Donald Trump shamelessly scoffs at it all. He does so because his America is just another country, motivated solely by self-interest. All is good as long as the GDP is up, taxes are down, corporate profits are up, polls are good, the trade balance is falling and his tweets dominate headlines and distract Americans. Gone are Lincoln’s “last best hope,” Roosevelt’s “arsenal of democracy,” Kennedy’s “Ask not …” nation and Reagan’s “city on a shining hill.” It’s all about Trump now.

Trump’s obsequious and servile performance has drawn considerable criticism from current and former top US officials. Senator John McCain, battling cancer at home in Arizona, called it “shameful … and tragic.” Former Deputy Secretary of State Bill Burns, among America’s most recognized career diplomats of the last 50 years, referred to it as “the single most embarrassing performance by an American president on the world stage that I’ve ever seen.” Former CIA Director John Brennan characterized the performance as “nothing short of treasonous.”

As a former diplomat of 26 years, I am not given to frenetic declarations. However, in the chronicles of American foreign policy of the 20th and 21st centuries, most particularly in its dealings with its adversaries, this ranks as the most disgraceful, disgusting capitulation by a president ever witnessed. That it was done on a world stage while standing next to the architect and corruptor-in-chief of America’s democracy ranks it altogether a scandalous debasement of America and its values.

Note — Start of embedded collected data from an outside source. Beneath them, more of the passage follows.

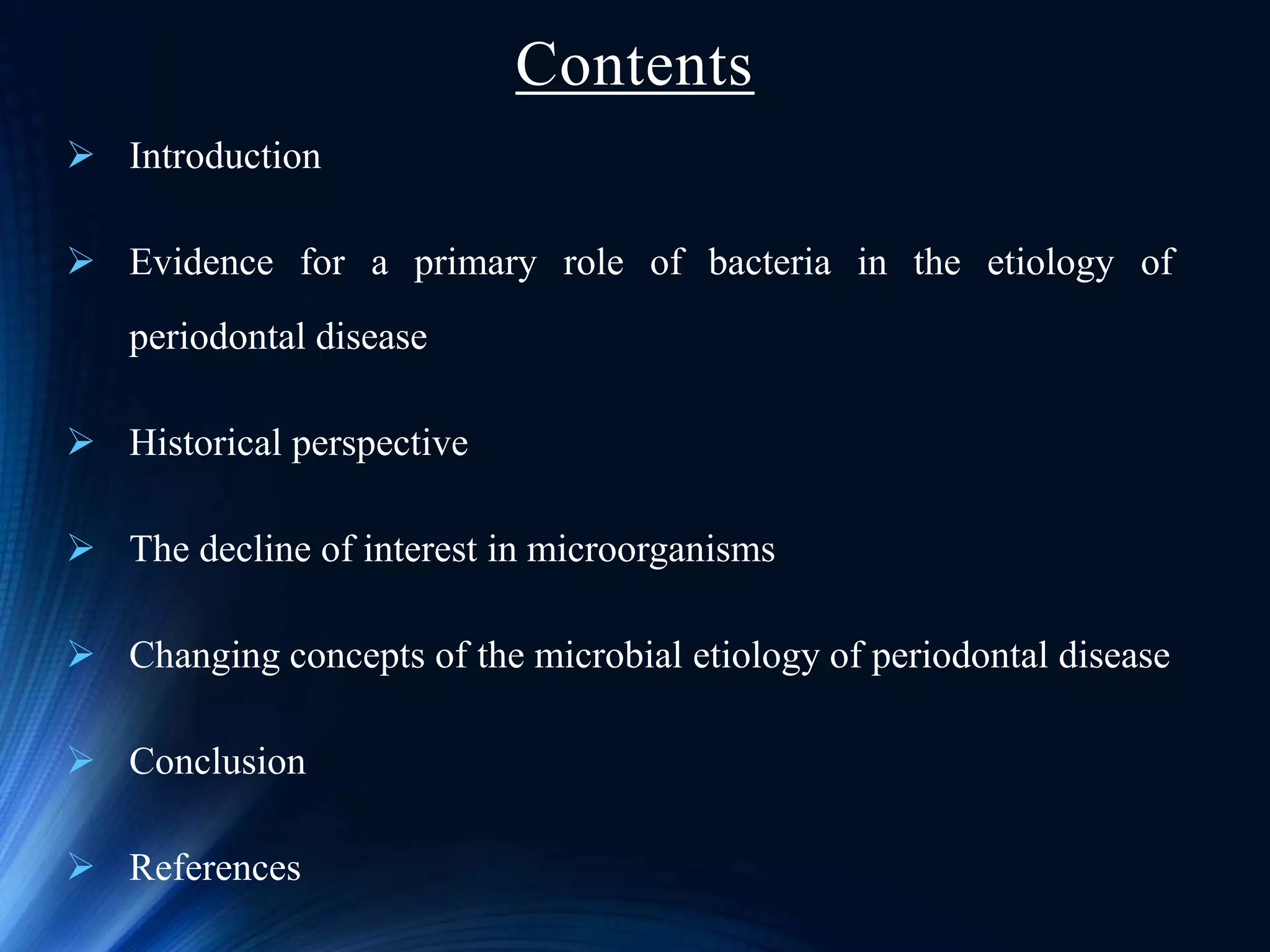 Contents

➢ Introduction

➢ Evidence for a primary role of bacteria in the etiology of periodontal disease

➢ Historical perspective

➢ The decline of interest in microorganisms

➢ Changing concepts of the microbial etiology of periodontal disease

➢ Conclusion

➢ References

But Helsinki is more than a stunning humiliation for Trump and America. It is a decision point for Americans and especially for the members of Trump’s Republican Party in Congress and those who serve in his administration. The country is being led down a path by a man with little regard for the nation or its core values and with no clear objective than his own advancement. It leads to no good end and, potentially, a disastrous one.

The views expressed in this article are the author’s own and do not necessarily reflect Fair Observer’s editorial policy.